Work request:
Find the string "camera" in the entries and copy each line that has it.

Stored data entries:
------------------------------

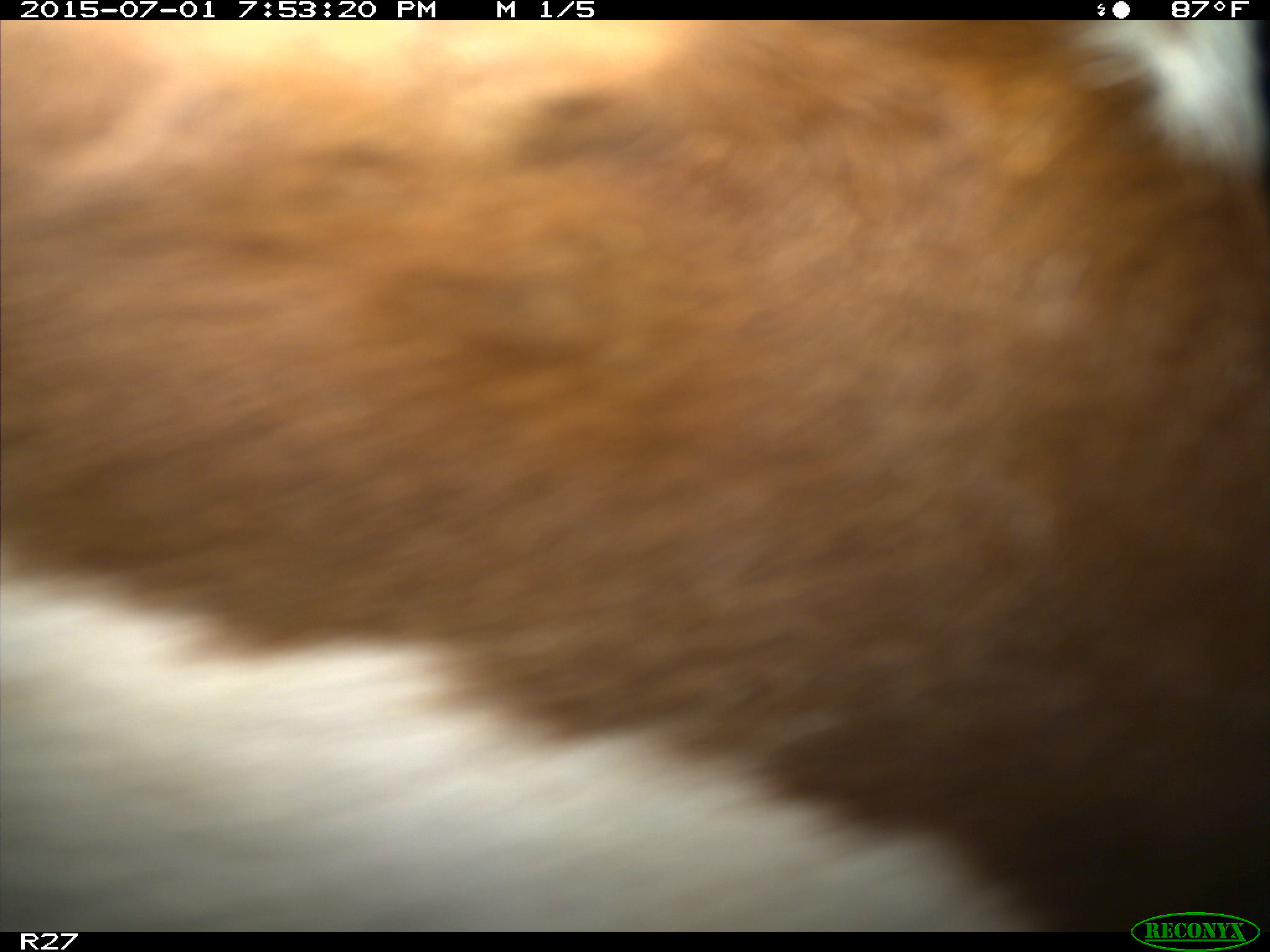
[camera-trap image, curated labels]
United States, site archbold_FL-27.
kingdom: Animalia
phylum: Chordata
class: Mammalia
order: Artiodactyla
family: Bovidae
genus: Bos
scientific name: Bos taurus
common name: domestic cow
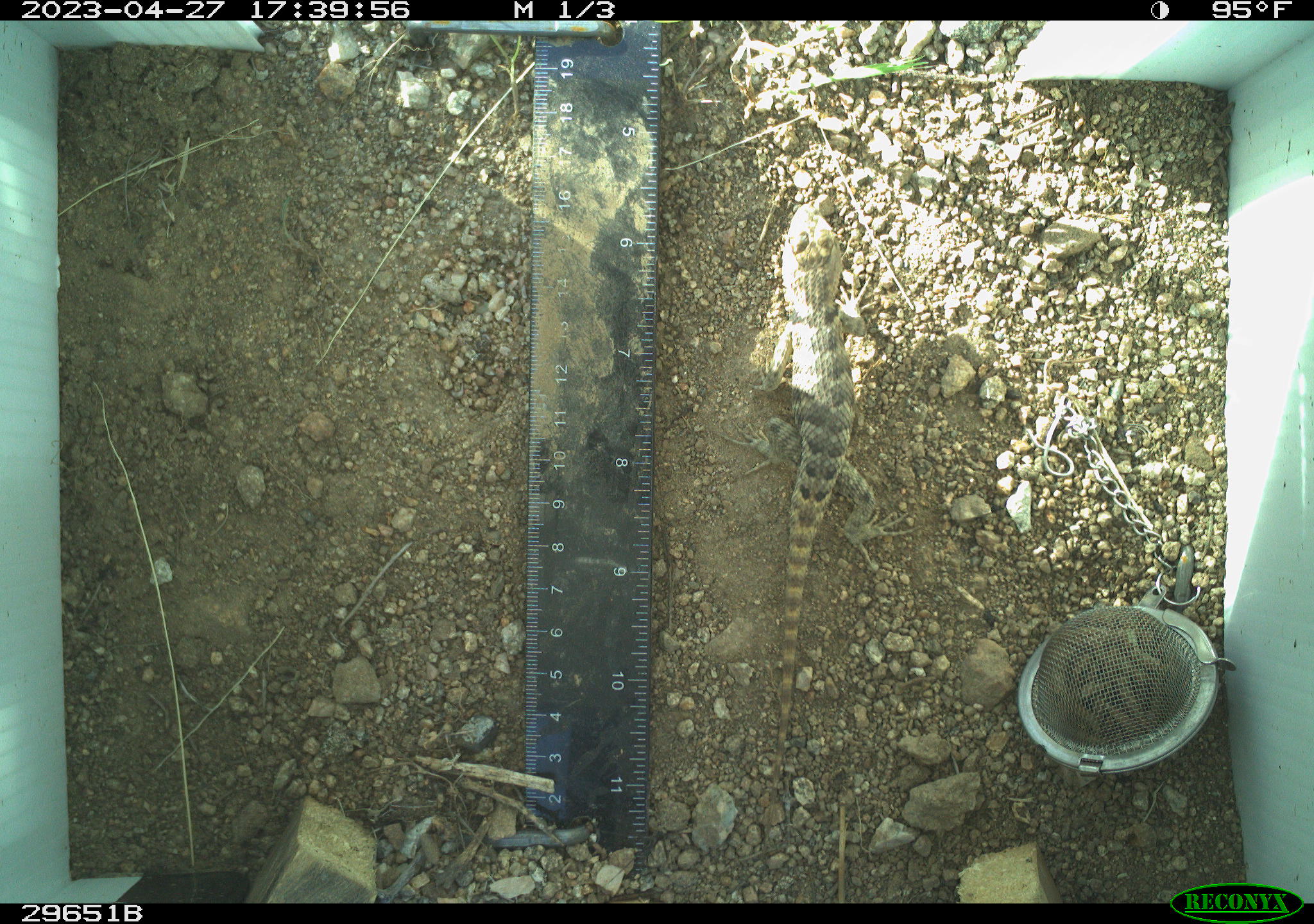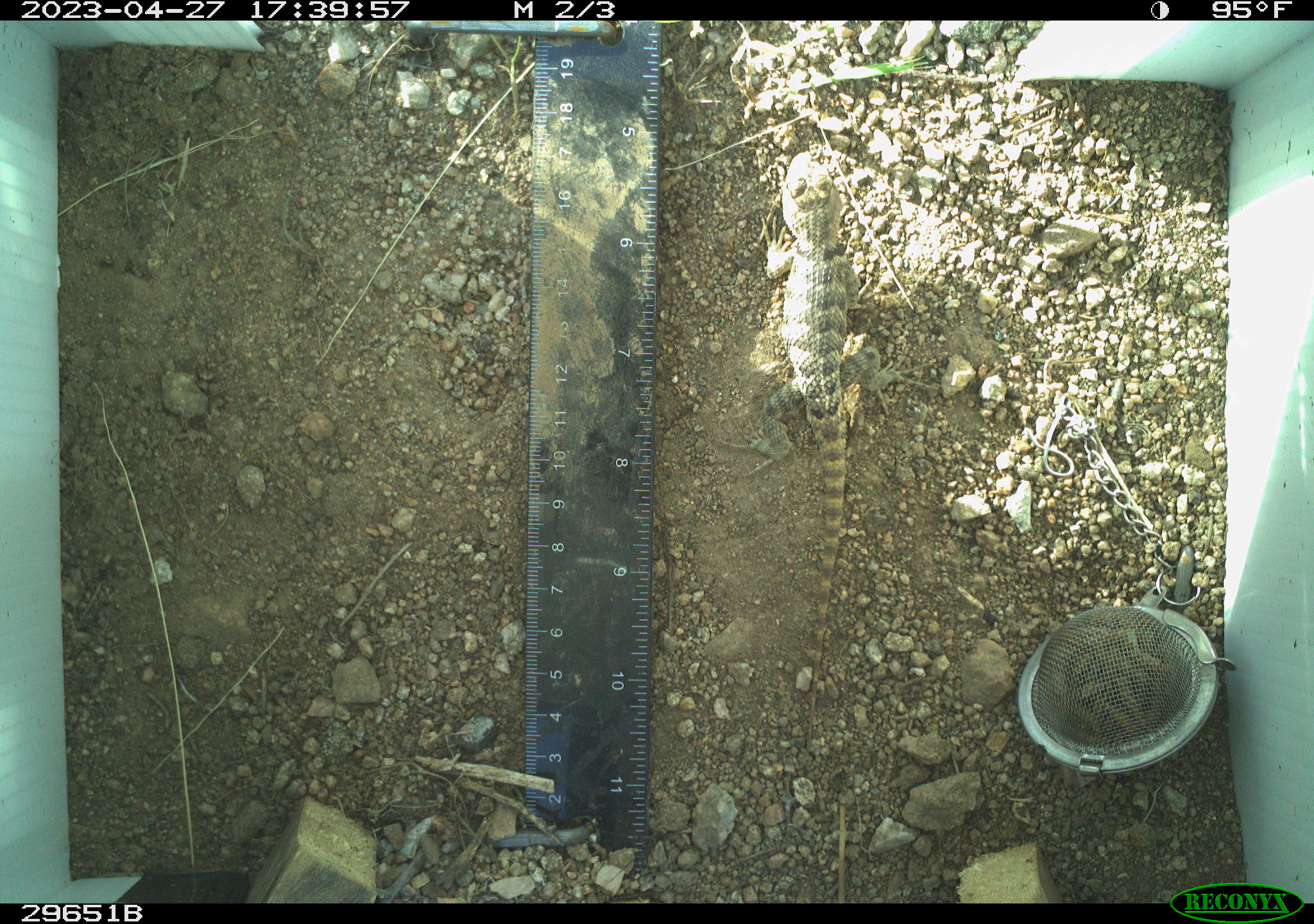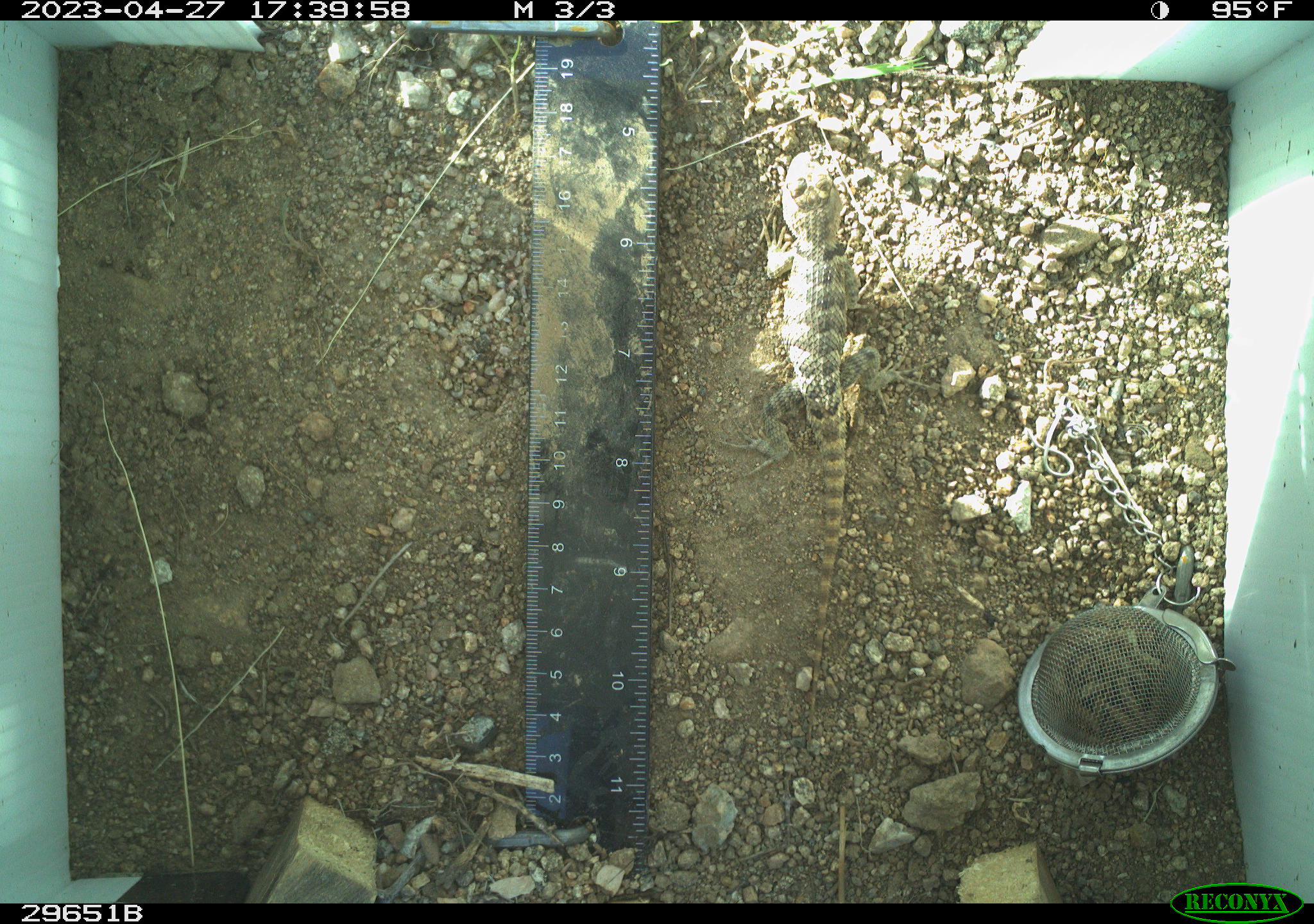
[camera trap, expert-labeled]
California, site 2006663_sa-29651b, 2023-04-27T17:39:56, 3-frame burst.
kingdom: Animalia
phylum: Chordata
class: Reptilia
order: Squamata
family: Phrynosomatidae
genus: Sceloporus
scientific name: Sceloporus uniformis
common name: yellow-backed spiny lizard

------------------------------

Task output:
[camera-trap image, curated labels]
[camera trap, expert-labeled]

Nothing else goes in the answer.